On appeal, Franklin presents the following questions for our review:

1. Did the [cjircuit [cjourt err as a matter of law or abuse its discretion in granting [Mr.] Nefflen a default judgment for his defamation claim because the failure to correct a negative credit report does not constitute a viable claim for defamation or, alternatively, because the defamation claim was not viable in the absence of factual allegations to support that Franklin acted with malice or intent to harm [Mr.] Nefflen?
2. Did the [cjircuit [cjourt err as a matter of law or abuse its discretion in granting [Mr.] Nefflen a default judgment for violations of the Maryland Consumer Debt Collection Act and the Maryland Consumer Protection Act because Franklin’s request for verification that [Mr.] Nefflen had flood insurance in accordance with federal requirements was not an attempt to collect a debt owed to Franklin or, alternatively, because Franklin’s request constituted a breach of a Settlement Agreement, not a tort under the Maryland Consumer Debt Collection Act?
3. Did the trial court abuse its discretion in denying Franklin’s Motion to Alter or Amend the Judgment where Franklin’s Motion established that Nefflen did not plead viable claims and that the judgment was erroneous as a matter of law?
4. Did the trial court abuse its discretion in denying Franklin’s Motion to Alter or Amend the Judgment where Franklin’s failure to defend was the result of misunderstanding regarding the timing of the default judgment hearing and where Franklin’s Motion raised meritorious defenses?

For the reasons set forth below, we shall affirm the judgment of the circuit court.

[716]*716FACTUAL AND PROCEDURAL BACKGROUND

In 1997, Mr. Nefflen refinanced his mortgage with Silver Financial Group, Inc. for $134,036.50. He refinanced again in 1998, increasing his loan to $177,000. The 1998 loan was originally payable to CIT, and in 1998, CIT assigned its interest in the loan to Bank One, who in turn, assigned the servicing rights of the loan to Franklin on September 1, 2004. Prior to the assignment to Franklin, Mr. Nefflen had modified his loan with Bank One, which resulted in a monthly payment amount of $1,059.36, effective May 2003.

When Franklin began servicing the loan, it claimed that Mr. Nefflen’s monthly payment was $1,385.51. The monthly statements that it sent Mr. Nefflen alleged that he was behind on his payments after he paid the $1,059.36 due pursuant to his agreement with Bank One. In October 2005, after ten months of correspondence between Mr. Nefflen and Franklin regarding the monthly payment amount, Franklin sent a letter to Mr. Nefflen “confirm[ing] that the payment due on the loan was the amount set forth in the loan modification.” Franklin, however, continued to send statements asserting that Mr. Nefflen’s loan account was overdue, and it reported to credit agencies that Mr. Nefflen was delinquent in his payments.

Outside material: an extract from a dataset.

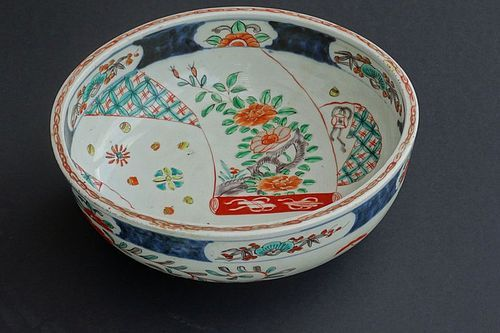 Japanese Imari Bowl Meiji Late 19th Century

Mr. Nefflen subsequently filed suit against Franklin. On June 2, 2009, the parties settled the case. Among other agreements, the settlement provided that “Franklin will delete all derogatory information from any Credit Reports and report the Nefflen Loan as current and paid as agreed,” and that “[t]he parties agree that there shall be no demand or requirement for flood insurance of any kind in connection with the Nefflen Loan.”

On April 13, 2010, Mr. Nefflen filed another complaint against Franklin, contending that Franklin was in breach of these two provisions of the settlement agreement. Specifically, he stated that Franklin “has not deleted the derogatory information from [his] credit reports,” and it “continued to make demands for flood insurance.” In his complaint, Mr. Nefflen alleged violations of the Maryland Consumer Debt [717]*717Collection Act (“MCDCA”) and the Maryland Consumer Protection Act (“MCPA”), as well as counts for defamation and breach of the settlement agreement.

A writ of summons dated April 19, 2010, was sent to Franklin, care of “CSC Lawyers Incorporating,” Franklin’s registered agent. On July 12, 2010, Mr. Nefflen submitted a proof of service and delivery receipt to the circuit court, stating that, on April 23, 2010, service was completed by “certified mail, return receipt requested, on [Franklin’s] registered agent.” On August 31, 2010, the court issued and sent to Franklin a Notice of Hearing/Trial, which stated that a Status Conference had been set for October 22, 2010.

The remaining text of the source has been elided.